Helping a Senior Manage Their Anxiety before a Summer Move to Assisted Living
Managing Anxiety Before a Move to Assisted Living1. Find a reputable moving company. Let your loved one help as much or as little as they’d like.
Four out of the top five moving stressors relate to finding a reputable moving company, along with packing and unpacking household belongings.
For a senior moving to assisted living, watching the sum total of everything they’ve collected throughout their life sold at a yard sale, packed into storage, or loaded onto a moving truck is undoubtedly stressful. It can be equally stressful for adult children who must watch childhood mementoes disappear.
Find a company you can trust. And if your loved one wants to help during the packing process, let them. On the other hand, it may be easier to take them on a fun outing while someone else handles the heavy lifting (both physically and emotionally).
2. Visit the community often in preparation for the move.
Get your senior loved one acquainted with the staff and residents in their new community. If possible, schedule a respite stay at the community your loved one will moving to. It will give them an opportunity to get to know everyone before the big day.

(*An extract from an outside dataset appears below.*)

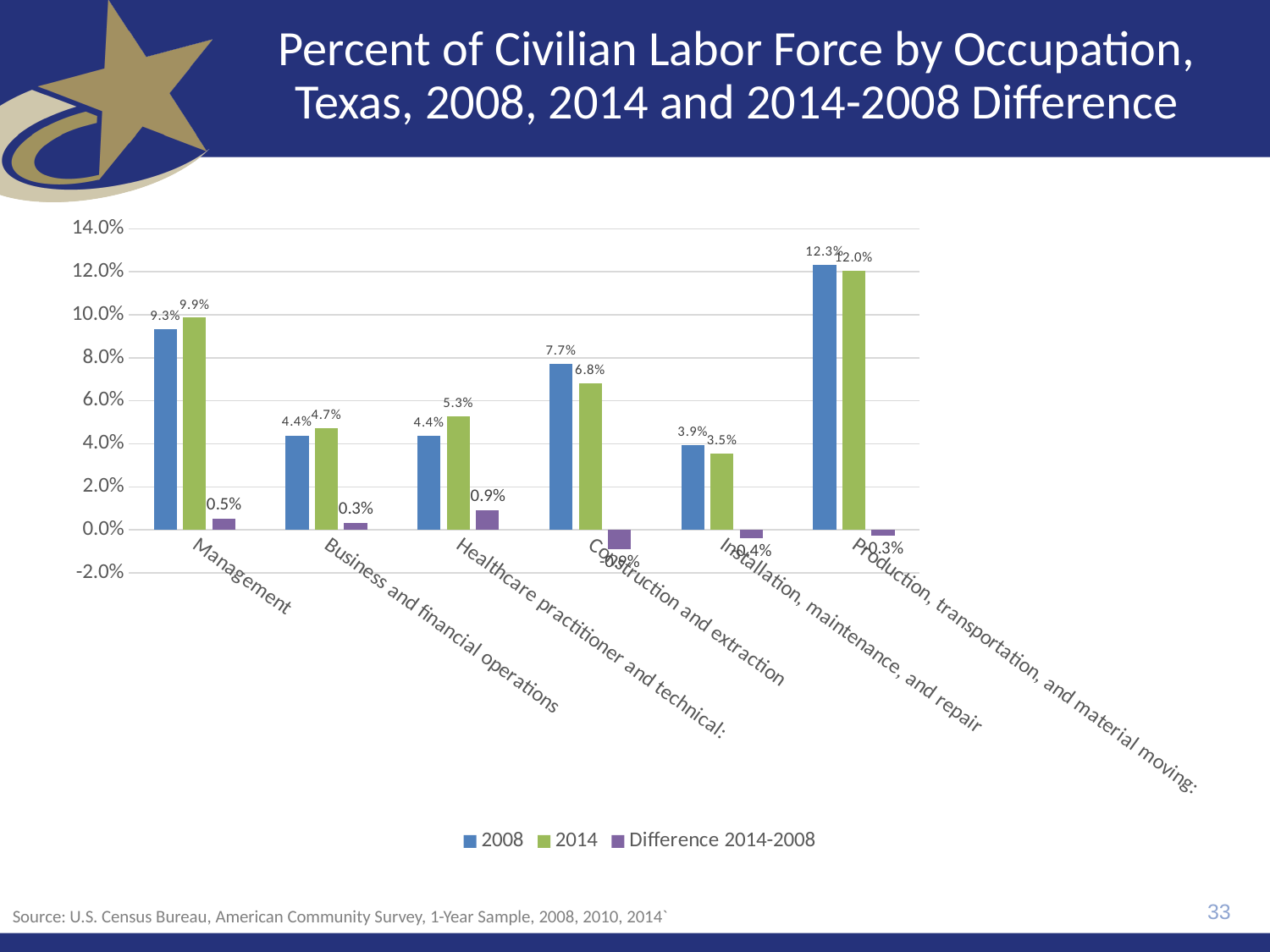
What is the 2008 value for Management? 9.3% Which occupation has the lowest 2008 value? Installation, maintenance, and repair What is the Difference 2014-2008 value for Healthcare practitioner and technical? 0.9% What is the 2014 value for Healthcare practitioner and technical? 5.3% How many occupation categories are shown on the x axis? 6 Which occupation has the highest 2014 value? Production, transportation, and material moving How many series does the legend list? 3 For Management, which is larger, the 2008 value or the 2014 value? 2014 What colour represents the 2014 series in the legend? green Is the 2008 value for Production, transportation, and material moving greater or less than 10.0%? greater What kind of chart is shown on the slide? bar chart What is the difference between the 2008 and 2014 values for Construction and extraction? 0.9%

Speak frequently with the director of the community—and let your loved one do the same. Providing a list of your loved one’s likes and dislikes ahead of time can help the staff in the community get to know your loved one faster, according to Forbes contributor Carolyn Rosenblatt.
3. Talk to your loved one frequently about the move.
Answering your loved one’s questions, even if they become repetitive, may alleviate their fears. This may help reduce their anxiety. Talk up the benefits of their new community in casual conversations you have. It might about be the great arts and crafts programs or the chance to participate in daily wellness programs.
4. Help your loved one choose décor reminiscent of home.
Senior living apartments do not look like hospital rooms. Residents at Five Star Senior Living communities can bring their own furnishing and décor. Prior to the move, help your loved one decide what will go where in the new apartment. Try to emphasize what they’re bringing rather than what they are leaving behind.
5. If your loved one seems to have unmanageable anxiety, speak to a healthcare professional.
Some preliminary studies show that anti-anxiety and anti-depression medications may work for seniors with generalized anxiety disorder (GAD). If your loved one’s anxiety is severe, a healthcare professional may be able to recommend a course of action that could include counseling, cognitive behavioral therapy, and/or medication.